Task details -
Go to the line that contains "Z herbatą wśród słoni: Cejlon, azja, podróże". Restate that line and each one after it exactly, through the end of the records, without pictures.

##### Provided data #####

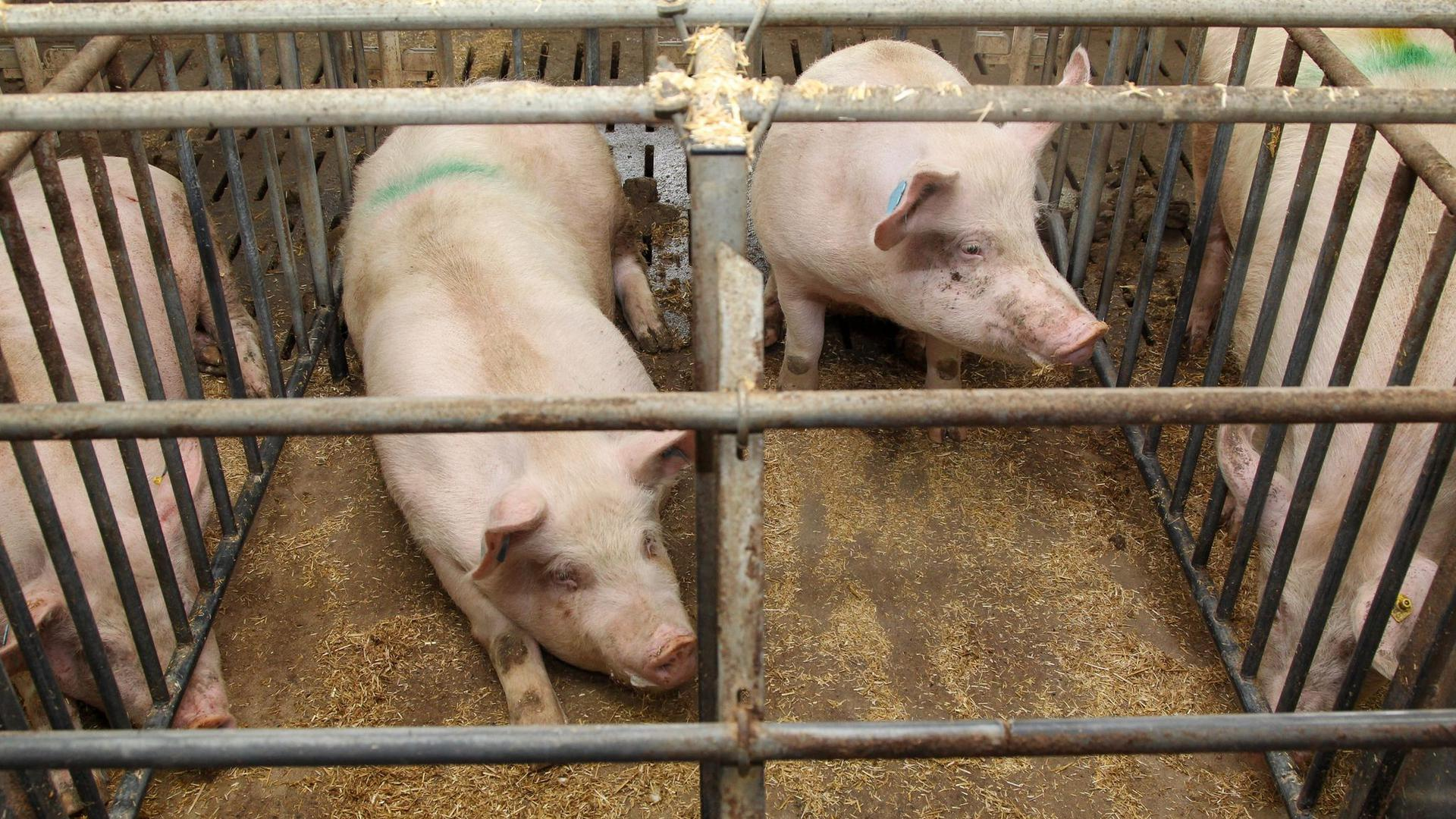 Schweine liegen auf einem Bauernhof in einem konventionellen Kastenstall.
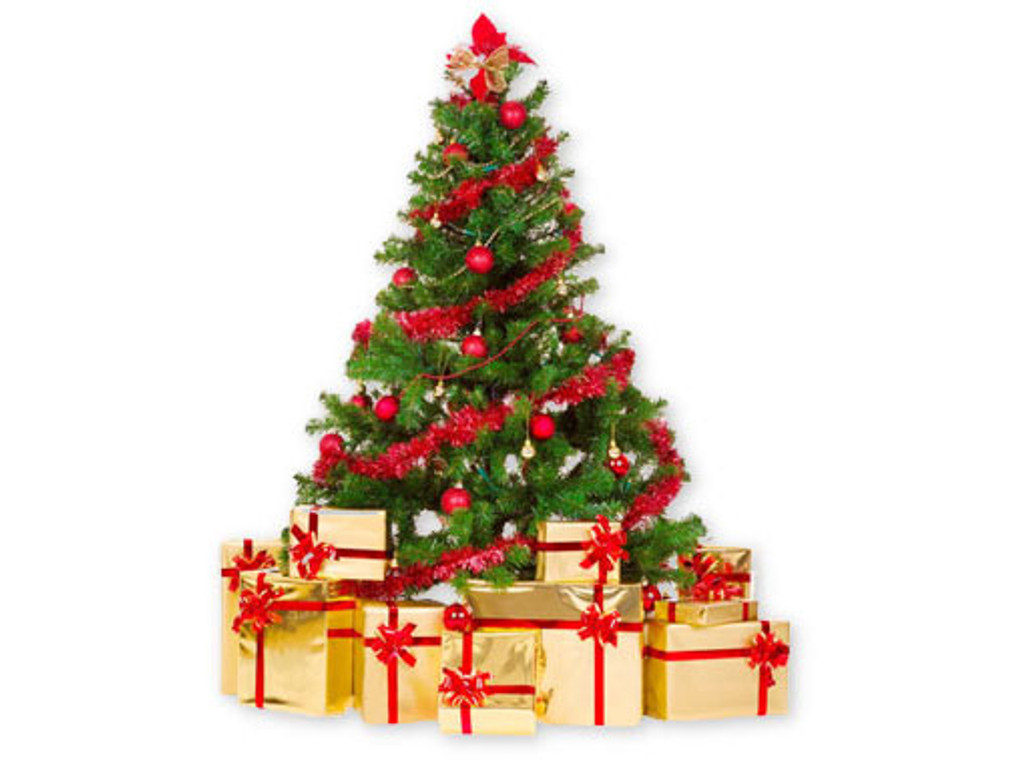 PRE-CHRISTMAS DELIVERY - IMPORTANT INFORMATION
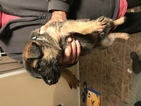 German Shepherd Dog Puppy For Sale in MIDLAND, TX, USA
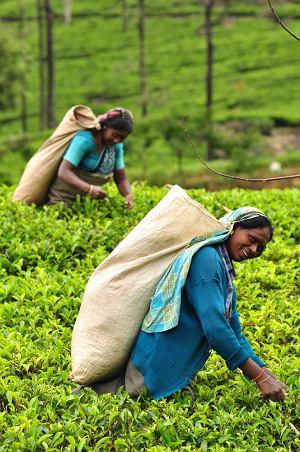 Z herbatą wśród słoni: Cejlon, azja, podróże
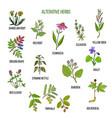 alterative herbs hand drawn set of medicinal vector image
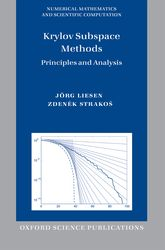 Krylov Subspace Methods: Principles and Analysis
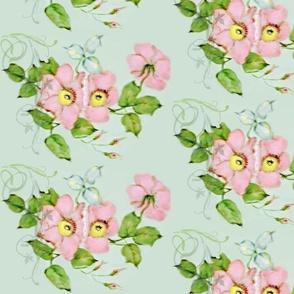 Wild Roses Pink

#####

Solution to the problem -
 Z herbatą wśród słoni: Cejlon, azja, podróże
 alterative herbs hand drawn set of medicinal vector image
 Krylov Subspace Methods: Principles and Analysis
 Wild Roses Pink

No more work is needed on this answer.